* [Records for this task]:
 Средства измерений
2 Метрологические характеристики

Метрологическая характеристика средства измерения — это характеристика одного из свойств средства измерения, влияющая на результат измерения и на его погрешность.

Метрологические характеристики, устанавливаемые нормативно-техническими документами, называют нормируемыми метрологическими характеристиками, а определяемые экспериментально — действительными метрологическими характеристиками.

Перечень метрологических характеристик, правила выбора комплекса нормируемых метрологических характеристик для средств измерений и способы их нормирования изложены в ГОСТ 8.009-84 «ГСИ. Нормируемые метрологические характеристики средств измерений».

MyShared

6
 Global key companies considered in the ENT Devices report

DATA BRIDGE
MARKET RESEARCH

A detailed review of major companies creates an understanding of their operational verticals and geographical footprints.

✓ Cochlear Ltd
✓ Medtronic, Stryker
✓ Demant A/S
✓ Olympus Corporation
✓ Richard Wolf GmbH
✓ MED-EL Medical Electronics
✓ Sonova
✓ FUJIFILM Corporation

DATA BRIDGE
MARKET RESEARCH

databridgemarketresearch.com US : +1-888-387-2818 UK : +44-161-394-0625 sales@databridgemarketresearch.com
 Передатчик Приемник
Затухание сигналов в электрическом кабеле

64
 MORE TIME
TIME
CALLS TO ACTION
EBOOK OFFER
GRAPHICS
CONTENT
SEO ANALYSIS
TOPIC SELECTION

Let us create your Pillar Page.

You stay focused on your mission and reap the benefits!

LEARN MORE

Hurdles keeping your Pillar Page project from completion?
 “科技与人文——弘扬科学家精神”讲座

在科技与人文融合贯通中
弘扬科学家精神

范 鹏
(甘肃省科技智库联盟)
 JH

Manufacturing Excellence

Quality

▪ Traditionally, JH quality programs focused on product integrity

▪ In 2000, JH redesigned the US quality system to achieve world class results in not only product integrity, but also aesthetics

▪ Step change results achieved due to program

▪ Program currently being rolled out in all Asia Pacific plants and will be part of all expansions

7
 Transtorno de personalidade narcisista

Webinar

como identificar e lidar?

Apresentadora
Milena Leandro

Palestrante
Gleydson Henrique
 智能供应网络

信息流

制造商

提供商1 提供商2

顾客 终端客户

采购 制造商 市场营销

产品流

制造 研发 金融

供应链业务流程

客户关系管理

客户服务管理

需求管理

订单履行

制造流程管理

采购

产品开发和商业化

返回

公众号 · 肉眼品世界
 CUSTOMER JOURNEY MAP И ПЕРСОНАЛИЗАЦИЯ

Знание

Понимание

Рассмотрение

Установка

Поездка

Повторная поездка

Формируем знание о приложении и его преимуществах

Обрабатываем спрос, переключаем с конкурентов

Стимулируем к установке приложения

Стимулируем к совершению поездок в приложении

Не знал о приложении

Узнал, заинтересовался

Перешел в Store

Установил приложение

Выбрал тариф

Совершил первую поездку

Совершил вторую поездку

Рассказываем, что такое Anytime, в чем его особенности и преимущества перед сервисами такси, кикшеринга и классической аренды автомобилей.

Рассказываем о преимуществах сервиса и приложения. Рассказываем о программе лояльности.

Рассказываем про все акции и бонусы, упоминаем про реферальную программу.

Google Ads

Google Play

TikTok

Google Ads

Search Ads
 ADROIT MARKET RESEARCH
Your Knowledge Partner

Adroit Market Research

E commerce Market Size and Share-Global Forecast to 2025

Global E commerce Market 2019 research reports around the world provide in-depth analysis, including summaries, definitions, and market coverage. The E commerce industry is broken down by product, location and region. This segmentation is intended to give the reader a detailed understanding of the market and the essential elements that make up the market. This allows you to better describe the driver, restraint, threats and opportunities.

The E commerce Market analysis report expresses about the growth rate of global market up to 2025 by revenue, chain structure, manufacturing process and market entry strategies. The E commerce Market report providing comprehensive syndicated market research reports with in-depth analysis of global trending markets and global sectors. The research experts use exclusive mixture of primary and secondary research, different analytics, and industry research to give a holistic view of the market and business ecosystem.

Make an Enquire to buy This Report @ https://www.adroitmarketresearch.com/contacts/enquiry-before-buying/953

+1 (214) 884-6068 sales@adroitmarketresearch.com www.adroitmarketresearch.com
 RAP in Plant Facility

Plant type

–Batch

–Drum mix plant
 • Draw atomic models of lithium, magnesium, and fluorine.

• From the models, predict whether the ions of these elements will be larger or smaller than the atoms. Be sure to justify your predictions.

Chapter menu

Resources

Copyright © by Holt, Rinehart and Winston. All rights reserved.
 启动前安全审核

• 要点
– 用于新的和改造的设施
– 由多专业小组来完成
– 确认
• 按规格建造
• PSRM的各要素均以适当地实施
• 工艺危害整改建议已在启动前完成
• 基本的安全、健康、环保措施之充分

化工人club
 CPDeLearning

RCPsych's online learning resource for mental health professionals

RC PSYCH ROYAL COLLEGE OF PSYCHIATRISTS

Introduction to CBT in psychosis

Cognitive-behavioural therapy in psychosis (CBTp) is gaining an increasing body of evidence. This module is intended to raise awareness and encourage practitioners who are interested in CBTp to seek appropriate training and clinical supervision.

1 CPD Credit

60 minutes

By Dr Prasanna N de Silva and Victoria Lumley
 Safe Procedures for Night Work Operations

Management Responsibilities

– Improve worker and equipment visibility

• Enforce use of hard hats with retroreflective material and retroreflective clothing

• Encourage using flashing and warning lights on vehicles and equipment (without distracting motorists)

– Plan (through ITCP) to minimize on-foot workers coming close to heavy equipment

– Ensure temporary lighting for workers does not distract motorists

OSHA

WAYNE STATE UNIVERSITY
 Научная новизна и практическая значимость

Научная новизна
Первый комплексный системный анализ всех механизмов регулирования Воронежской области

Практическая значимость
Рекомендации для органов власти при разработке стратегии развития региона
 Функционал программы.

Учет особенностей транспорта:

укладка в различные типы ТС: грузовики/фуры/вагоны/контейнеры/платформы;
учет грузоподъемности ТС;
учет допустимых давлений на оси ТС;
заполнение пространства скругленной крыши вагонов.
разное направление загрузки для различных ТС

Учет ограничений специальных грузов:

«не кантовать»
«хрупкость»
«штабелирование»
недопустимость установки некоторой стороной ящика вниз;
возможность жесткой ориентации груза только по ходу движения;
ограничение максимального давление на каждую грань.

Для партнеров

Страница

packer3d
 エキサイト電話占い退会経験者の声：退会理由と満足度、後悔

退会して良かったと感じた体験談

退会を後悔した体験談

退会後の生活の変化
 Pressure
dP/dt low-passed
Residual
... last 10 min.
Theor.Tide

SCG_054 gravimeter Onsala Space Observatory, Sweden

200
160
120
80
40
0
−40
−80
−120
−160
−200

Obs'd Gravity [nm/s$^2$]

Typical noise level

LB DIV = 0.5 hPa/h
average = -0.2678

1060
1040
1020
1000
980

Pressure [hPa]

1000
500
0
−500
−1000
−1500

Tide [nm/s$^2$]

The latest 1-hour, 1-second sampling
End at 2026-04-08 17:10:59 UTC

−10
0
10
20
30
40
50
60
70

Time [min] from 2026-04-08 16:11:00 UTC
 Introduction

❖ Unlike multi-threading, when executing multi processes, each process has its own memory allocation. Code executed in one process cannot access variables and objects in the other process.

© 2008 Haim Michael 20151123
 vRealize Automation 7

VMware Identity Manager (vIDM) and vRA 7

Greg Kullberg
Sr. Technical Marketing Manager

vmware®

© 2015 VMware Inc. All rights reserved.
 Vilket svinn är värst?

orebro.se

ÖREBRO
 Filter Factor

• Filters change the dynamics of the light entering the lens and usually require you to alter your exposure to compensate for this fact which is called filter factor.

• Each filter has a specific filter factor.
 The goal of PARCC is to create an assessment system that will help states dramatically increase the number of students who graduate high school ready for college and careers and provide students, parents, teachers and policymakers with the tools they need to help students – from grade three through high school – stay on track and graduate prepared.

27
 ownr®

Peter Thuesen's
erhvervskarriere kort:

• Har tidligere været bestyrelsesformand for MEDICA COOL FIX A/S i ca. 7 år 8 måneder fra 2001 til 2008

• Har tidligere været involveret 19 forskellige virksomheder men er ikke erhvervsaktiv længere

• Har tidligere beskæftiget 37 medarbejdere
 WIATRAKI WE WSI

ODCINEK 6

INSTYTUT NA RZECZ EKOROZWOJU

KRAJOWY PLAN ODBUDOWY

* [Exercise]:
The word to find is "поездку". Copy every line of the data that holds it.

* [Exercise answer]:
Совершил первую поездку
Совершил вторую поездку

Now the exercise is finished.